La Chambre criminelle spécialisée dans les affaires de terrorisme près le Tribunal de première instance de Tunis a reporté, vendredi dernier, l’examen de l’affaire concernant l’évasion de cinq « détenus terroristes classés dangereux » de la prison civile de Mornaguia au 13 janvier courant. Quatre de ces fugitifs avaient été capturés le 7 novembre 2023 après s’être retranchés au mont Boukornine, tandis que le cinquième, Ahmed Melki, avait été arrêté le 5 novembre dans la région d’Ettadhamen.
La Chambre criminelle spécialisée dans les affaires de terrorisme près le Tribunal de première instance de Tunis a reporté, vendredi dernier, l’examen de l’affaire de l’évasion de cinq « détenus terroristes classés dangereux » de la prison civile de Mornaguia au 13 janvier courant.
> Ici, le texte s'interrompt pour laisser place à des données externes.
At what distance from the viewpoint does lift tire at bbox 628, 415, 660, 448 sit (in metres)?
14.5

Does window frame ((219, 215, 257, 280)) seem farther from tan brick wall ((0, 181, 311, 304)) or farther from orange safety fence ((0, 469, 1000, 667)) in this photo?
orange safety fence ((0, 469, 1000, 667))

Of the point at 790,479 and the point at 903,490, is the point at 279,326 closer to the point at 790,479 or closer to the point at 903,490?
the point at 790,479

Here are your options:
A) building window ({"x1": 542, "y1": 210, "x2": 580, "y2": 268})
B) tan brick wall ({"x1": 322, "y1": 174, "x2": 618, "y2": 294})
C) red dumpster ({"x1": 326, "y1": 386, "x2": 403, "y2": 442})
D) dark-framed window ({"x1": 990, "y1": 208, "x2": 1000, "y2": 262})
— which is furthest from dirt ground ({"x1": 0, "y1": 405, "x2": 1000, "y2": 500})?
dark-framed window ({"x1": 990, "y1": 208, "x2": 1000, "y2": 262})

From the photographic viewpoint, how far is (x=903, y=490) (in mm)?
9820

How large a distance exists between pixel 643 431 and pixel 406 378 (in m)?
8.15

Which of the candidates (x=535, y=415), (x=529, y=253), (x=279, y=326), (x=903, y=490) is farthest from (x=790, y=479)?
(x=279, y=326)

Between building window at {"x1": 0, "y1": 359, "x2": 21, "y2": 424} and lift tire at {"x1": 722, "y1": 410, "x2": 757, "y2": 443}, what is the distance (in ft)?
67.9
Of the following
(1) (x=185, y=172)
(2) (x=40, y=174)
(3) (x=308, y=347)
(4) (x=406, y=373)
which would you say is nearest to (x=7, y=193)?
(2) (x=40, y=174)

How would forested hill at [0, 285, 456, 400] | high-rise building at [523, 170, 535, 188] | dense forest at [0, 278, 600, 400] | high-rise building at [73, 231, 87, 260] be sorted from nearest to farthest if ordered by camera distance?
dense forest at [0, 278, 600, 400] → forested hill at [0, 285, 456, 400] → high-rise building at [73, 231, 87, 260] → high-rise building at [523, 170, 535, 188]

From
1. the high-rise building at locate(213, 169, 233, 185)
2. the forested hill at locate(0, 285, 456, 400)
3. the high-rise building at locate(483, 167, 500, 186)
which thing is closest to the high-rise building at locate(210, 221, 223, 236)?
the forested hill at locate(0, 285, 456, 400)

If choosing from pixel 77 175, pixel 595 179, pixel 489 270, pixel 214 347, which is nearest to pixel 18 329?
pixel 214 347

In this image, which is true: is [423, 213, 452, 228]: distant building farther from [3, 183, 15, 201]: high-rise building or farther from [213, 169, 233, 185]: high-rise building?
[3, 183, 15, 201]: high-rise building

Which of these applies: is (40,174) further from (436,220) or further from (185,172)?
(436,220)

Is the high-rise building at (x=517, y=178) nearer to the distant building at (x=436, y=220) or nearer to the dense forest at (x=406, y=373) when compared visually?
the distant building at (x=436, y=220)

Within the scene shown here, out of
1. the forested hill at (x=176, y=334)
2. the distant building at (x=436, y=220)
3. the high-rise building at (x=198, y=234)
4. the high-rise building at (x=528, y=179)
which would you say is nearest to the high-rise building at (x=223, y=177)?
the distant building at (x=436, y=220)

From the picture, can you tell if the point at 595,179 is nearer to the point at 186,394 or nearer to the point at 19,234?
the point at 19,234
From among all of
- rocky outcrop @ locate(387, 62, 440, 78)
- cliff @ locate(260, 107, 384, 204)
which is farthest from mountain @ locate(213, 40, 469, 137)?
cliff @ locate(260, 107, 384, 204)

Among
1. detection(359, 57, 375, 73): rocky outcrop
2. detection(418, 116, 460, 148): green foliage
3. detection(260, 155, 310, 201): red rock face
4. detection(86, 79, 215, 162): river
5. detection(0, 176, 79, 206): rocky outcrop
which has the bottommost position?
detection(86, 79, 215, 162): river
Ce report a été décidé afin de poursuivre l’interrogatoire des autres accusés, selon une source judiciaire qui s’est exprimée samedi auprès de l’agence Tunis Afrique Presse (TAP).
Cette affaire remonte à octobre 2023, lorsque cinq détenus particulièrement dangereux s’étaient évadés de la prison de Mornaguia. Parmi eux, des personnes impliquées dans des crimes terroristes majeurs : Nader Ghanmi, Ameur Belazi, Ahmed Melki (surnommé « Le Somalien »), Raed Touati et Alaeddine Ghazouani, d’après les avis de recherche émis à l’époque par le ministère de l’Intérieur.
Quatre de ces fugitifs avaient été capturés le 7 novembre 2023 après s’être réfugiés au mont Boukornine (gouvernorat de Ben Arous), tandis que le cinquième, Ahmed Melki, avait été arrêté le 5 novembre dans la région d’Ettadhamen (gouvernorat de l’Ariana).
Les prévenus retenus dans cette affaire ont comparu devant la Chambre criminelle via le système de visioconférence, depuis la salle d’audience de la prison civile de Mornaguia.
Le tribunal avait déjà examiné l’affaire en décembre dernier avant de la reporter au vendredi 9 janvier, à la demande de la défense qui souhaitait obtenir plus de temps pour préparer ses plaidoiries. Les demandes de mise en liberté provisoire déposées pour certains accusés ont été rejetées par la cour.
Dès le 31 octobre 2023, la ministre de la Justice avait ordonné à l’Inspection générale du ministère de conduire des enquêtes administratives approfondies pour établir les responsabilités. Les autorités sécuritaires et le Pôle judiciaire de lutte contre le terrorisme ont également été saisis.
À ce titre, le juge d’instruction du Pôle a émis, le 16 novembre 2023, des mandats de dépôt à l’encontre de neuf agents pénitentiaires de différents grades, impliqués dans ce dossier d’évasion.